TEXT EXCERPT:
•••
I promised myself I wouldn’t get involved in any more Gulp tutorials; task runners aren’t exactly the sexiest topic in the world, and chances are if you’ve made it to this blog, you’ve either solidified a CI/CD pipeline for going live with software, or you simply don’t need one. We’ll make an exception this time, because gulp-imagemin is particularly dope.
Imagemin is a standalone Node library which also comes with a CLI, and of course, a Gulp plugin. In short, imagemin compresses images in a given directory and is intelligent enough to recognize images it has already compressed. This is huge because it means we can recklessly tell imagemin to compress the same folder of images hundreds of times, and each image will only be compressed exactly once.
For this tutorial, we’ll be taking gulp-imagemin and creating a task to compress images in complex folder structures.
Using Imagemin on Complex Folder Structures
We’ve probably mentioned this once or twice before, but this blog is a theme running on a Ghost stack. The thing about Ghost (and probably any other blogging platform) is that it stores content in a date-based folder hierarchy. /images looks like this:
Imagemin does not work recursively, so we’ll need to handle looping through this file structure ourselves.
Starting our Gulpfile
Let’s get started by going through the barebones of the libraries required to make this happen:
gulp-imagemin is the core Gulp plugin we need to compress our images, but is actually useless on it’s own — we need to also import plugins-for-a-plugin; gulp-imagemin requires a separate plugin for each image type we need to express.
We’re also requiring fs and path here, which will let us walk through folder structures programmatically.
Imagemin Plugins
As mentioned imagemin itself has plugins per image type: only require the ones you think you’ll need:
For the sake of keeping this tutorial simple, we’ll limit our use case to JPGs.
•••
EXERCISE INSTRUCTIONS:
A) In the gulp-imagemin tutorial, why does the looping through the folder structure have to be handled manually?
B) Output the section of the gulp-imagemin tutorial that opens with the words containing "We’re also requiring" and closes with "case to JPGs.".
C) Using the gulp-imagemin tutorial, decide whether each statement agrees with it, answering yes or no and quoting the words that settle it: (i) Imagemin can recognize images it has already compressed. (ii) A single gulp-imagemin install covers every image type without extra plugins. (iii) The tutorial restricts its use case to PNG files.

DATA EXCERPT:
•••
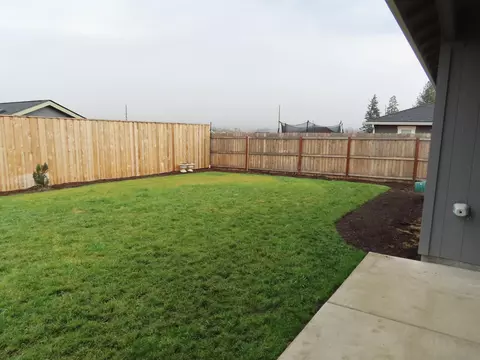 Exterior - 508 Barnum Dr, Phoenix, OR 97535 photo 6 of 11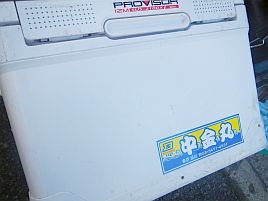 念願の船宿ステッカーをもらえたので早速クーラーに貼った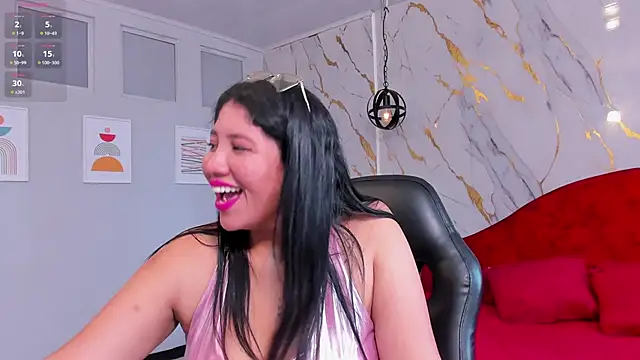 Snapshot of estrella_bigboobs14 chatting on May 2, 2026, 8:25 pm estrella bigboobs14 online show from May 2, 2026, 8:25 pm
•••
ANSWERS TO EACH TASK:
A) Imagemin does not work recursively.

B)
We’re also requiring fs and path here, which will let us walk through folder structures programmatically.
Imagemin Plugins
As mentioned imagemin itself has plugins per image type: only require the ones you think you’ll need:
For the sake of keeping this tutorial simple, we’ll limit our use case to JPGs.

C)
(i) Yes: "is intelligent enough to recognize images it has already compressed"
(ii) No: "gulp-imagemin requires a separate plugin for each image type we need to express."
(iii) No: "we’ll limit our use case to JPGs."